How paediatric oncology has become a New Zealand health system success story

This Childhood Cancer Awareness Month, we are celebrating the strength of the children and families we work with each day, highlighting the dedication and expertise of New Zealand’s paediatric oncology professionals and sharing the outstanding results being delivered to children through our public health system.

The survival outcomes are impressive, however, the impact on children, their families and their wider whānau is considerable. For an insight into the challenges of the childhood cancer experience, please watch Isla Edwards’ journey in the video below.

Child Cancer Foundation is proud to have supported thousands of children like Isla and their families over the past 45 years.

While so many children now survive cancer, we also see the distress that occurs along the treatment pathway, as well as the grief of those families whose children do not survive. We are dedicated to continuing to support advancements in treatment that ensure fewer and fewer parents experience the death of a child from cancer.

Where have we come from?

In 1970, just 28% of children diagnosed with cancer in New Zealand would survive five years.*

Where are we now?

In 2023, an average of 85% of children diagnosed with cancer in New Zealand survive five years.*

*Five-year cancer survival rates are used to evaluate the success of treatment and likelihood that a person will live for five or more years.

How good is our survival rate?

New Zealand childhood cancer survival rates are now comparable to the world-class outcomes of Australia, the UK and the USA. We have come a long way, and we are committed to ensuring these outcomes continue to improve for tamariki with cancer in the future.

What is behind our success?

Our national childhood cancer team is made up of two small groups of paediatric oncologists and specialist support staff at Starship and Christchurch hospitals. Their combined experience and insights contribute to treatment plans designed to address the often complex and unique cancers experienced by children.

Our highly regarded paediatric oncologists are active internationally, with New Zealand having high rates of participation in innovative international clinical trials that provide modern diagnostics and additional therapeutics at no additional cost to New Zealand. They operate with shared care centres around New Zealand and have joint protocols. There is currently no private provision for children’s cancer care in New Zealand.

There is also a strong network of NGOs and government agencies which support these outcomes.

“The experience that we had with Ōkawa’s cancer treatment was really positive. Everything he needed was right there. The nursing staff that handled the chemo for him were really efficient in the way that they handled their mahi. It was all seamless.

“We were fortunate that there were no costs to burden us. However, there was a real heaviness for us in witnessing what our child was going through.”

– Ori Nolan-Edwards, whose son Ōkawa was diagnosed with liver cancer at two years old.

Childhood cancer treatment in New Zealand is fully funded. This plays a significant role in our equitable survival outcomes.

Cancer is a relatively rare childhood illness. The rarity and the multitude of cancers that are involved, combined with often unique and complex presentations, means that there is usually not the body of evidence available from clinical trials on treatments that are available for common adult cancers such as breast or lung cancer, for example.
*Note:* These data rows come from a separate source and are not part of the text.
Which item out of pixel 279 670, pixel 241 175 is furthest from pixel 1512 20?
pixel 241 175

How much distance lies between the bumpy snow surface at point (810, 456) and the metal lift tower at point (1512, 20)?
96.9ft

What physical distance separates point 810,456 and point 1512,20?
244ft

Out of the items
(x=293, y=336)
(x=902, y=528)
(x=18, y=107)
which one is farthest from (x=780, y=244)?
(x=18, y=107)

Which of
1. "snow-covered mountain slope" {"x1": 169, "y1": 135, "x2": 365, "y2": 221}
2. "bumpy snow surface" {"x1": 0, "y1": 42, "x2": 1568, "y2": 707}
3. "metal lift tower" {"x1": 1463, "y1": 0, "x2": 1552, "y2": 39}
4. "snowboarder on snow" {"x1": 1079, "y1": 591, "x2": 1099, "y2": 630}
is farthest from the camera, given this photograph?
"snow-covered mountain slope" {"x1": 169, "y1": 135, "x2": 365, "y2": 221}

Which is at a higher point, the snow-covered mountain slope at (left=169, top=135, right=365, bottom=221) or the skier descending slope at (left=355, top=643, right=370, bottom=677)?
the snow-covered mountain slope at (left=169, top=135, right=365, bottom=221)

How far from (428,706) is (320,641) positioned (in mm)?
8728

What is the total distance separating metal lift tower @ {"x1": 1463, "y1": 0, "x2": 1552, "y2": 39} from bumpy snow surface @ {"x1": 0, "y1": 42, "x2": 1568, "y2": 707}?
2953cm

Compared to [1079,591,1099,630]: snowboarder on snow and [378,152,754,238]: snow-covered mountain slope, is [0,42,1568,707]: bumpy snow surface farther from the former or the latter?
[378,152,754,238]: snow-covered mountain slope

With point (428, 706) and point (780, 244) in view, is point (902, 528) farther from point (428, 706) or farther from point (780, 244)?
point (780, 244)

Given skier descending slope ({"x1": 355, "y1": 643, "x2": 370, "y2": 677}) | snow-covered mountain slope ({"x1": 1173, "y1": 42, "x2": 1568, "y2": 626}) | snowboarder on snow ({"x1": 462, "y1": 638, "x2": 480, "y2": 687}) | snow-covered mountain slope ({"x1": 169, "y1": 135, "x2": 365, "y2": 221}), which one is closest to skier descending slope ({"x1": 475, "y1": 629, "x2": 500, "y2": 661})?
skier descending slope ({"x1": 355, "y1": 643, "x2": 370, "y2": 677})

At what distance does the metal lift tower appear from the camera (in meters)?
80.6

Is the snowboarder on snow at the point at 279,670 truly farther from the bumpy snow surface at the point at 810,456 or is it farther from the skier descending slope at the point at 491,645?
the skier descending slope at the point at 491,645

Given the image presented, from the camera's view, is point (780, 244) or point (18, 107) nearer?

This has made it hard to apply the processes traditionally used by Pharmac to assess whether to fund a particular treatment – so decision-making in paediatric oncology is done by clinicians. They determine whether to prescribe a medicine that is not on Pharmac’s schedule of funded medications.

“When Ayla was first diagnosed, I had a conversation with her oncologist about funding for treatment… I can’t tell you the relief I felt when he said that for childhood cancer, she would get world-class care and access to the best treatment without having to apply for additional funding.

“The relief of that was so immense.”

– Yvonne Bohn, whose daughter Ayla was diagnosed with leukaemia at six years old.

This process, Rule 8.1(b) of the Pharmaceutical Schedule, is currently being reviewed by Pharmac. If this rule is removed, new cancer medicines for children will face the same or likely worse challenges than areas like adult cancer, where poor access to medicines is well described and acknowledged by the government**. A change to Rule 8.1(b) would be a serious threat to the outcomes that are currently being achieved in New Zealand’s paediatric oncology system as the cost of new cancer medicines will be beyond the reach of most families.

This Childhood Cancer Awareness Month, Child Cancer Foundation, alongside whānau of children with cancer, the health professionals who care for these children and the National Child Cancer Network, is calling for Rule 8.1(b) to be protected and extended, ensuring ongoing access to modern cancer medicines for all New Zealand children.

**Cancer Medicines Availability analysis. teaho.govt.nz/publications/cancer-medicines

“After 12 weeks [of Hazel’s first treatment cycle], she had a tripling in size of her tumour, which was already large. Because of Rule 8.1(b), she was able to start on a new treatment that isn’t typically funded by Pharmac that very same day. She literally started an hour after we got that MRI because it was such a simple process.”

– Maddy Gollogly, whose daughter Hazel was diagnosed with a brain tumour at 7 months old.